Exit donc Cambridge Analytica ? Que nenni ! En réalité, les équipes chargées de ces opérations ne se sont pas dispersées ; leurs algorithmes et leurs bases de données n'ont pas disparu. En fait, les stratèges électoraux du président Trump ont effectué une restructuration juridique et financière de leurs sociétés, sans se soucier de la tempête médiatique, qui s'est déjà essoufflée. Leur objectif à court terme est de mettre leurs talents au service des républicains lors des élections de mi-mandat, qui se dérouleront le mardi 6 novembre. Par ailleurs, ils ont déjà lancé la campagne en vue de la réélection de Donald Trump en 2020.

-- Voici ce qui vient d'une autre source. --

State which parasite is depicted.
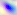
Toxoplasma gondii.

magnification = 400x
modality = micrographIdentify the preparation type.
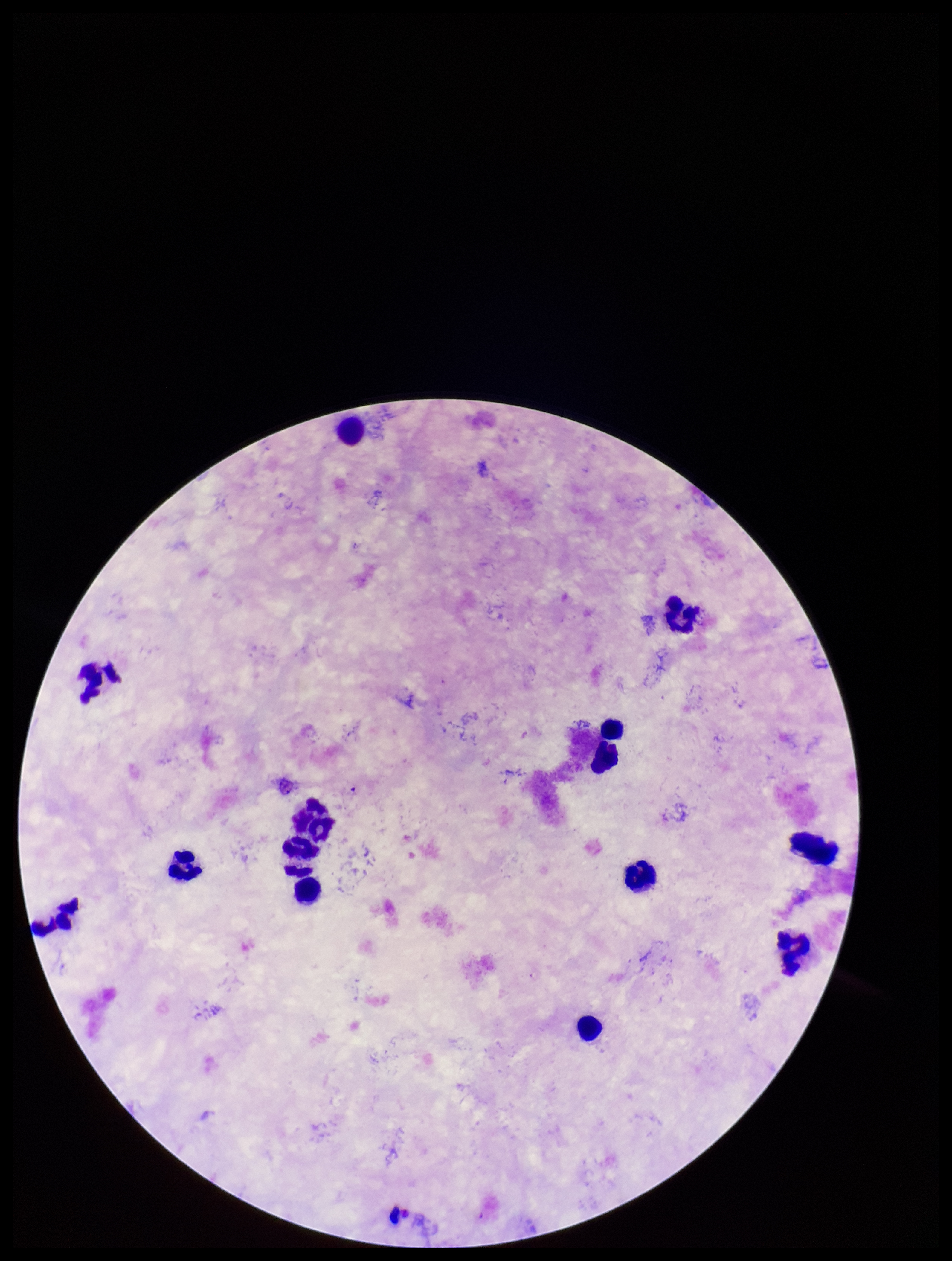

A thick smear.

stain = Giemsa
Plasmodium parasites = none seen
patient malaria status = negative
leukocyte count = 14
parasite count = 0
field of view = single
capture = smartphone photograph through the microscope eyepiece
image size = 952×1261 pixelsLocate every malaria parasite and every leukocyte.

Au cœur de cette nouvelle galaxie gravite un Texan barbu mesurant plus de deux mètres, Brad Parscale. La trajectoire de M. Parscale, âgé de 42 ans, est singulière. Patron d'une petite entreprise Internet sise à San Antonio (Texas), il travaillait depuis 2011 comme designer et administrateur de sites Web pour le groupe immobilier Trump. Cela lui a donné l'occasion de rencontrer Donald Trump, puis de gagner progressivement sa confiance. En 2015, le candidat milliardaire lui confie la création de ses sites électoraux, et le nomme, l'année suivante, directeur des médias numériquesde sa campagne.
D'emblée, M.  Parscale mise sur les réseaux sociaux. Dans un entretien accordé en octobre 2017 à la chaîne de télévision CBS, il résume ainsi sa stratégie : " J'ai compris très tôt que Trump gagnerait grâce à Facebook. Il parlait aux gens sur Twitter, mais il allait gagner sur Facebook (…). Facebook a été sa méthode, l'autoroute sur laquelle sa voiture a roulé. " Pendant toute la durée de la campagne, son équipe bénéficie de l'aide directe d'employés de Facebook, dont certains sont installés dans ses locaux.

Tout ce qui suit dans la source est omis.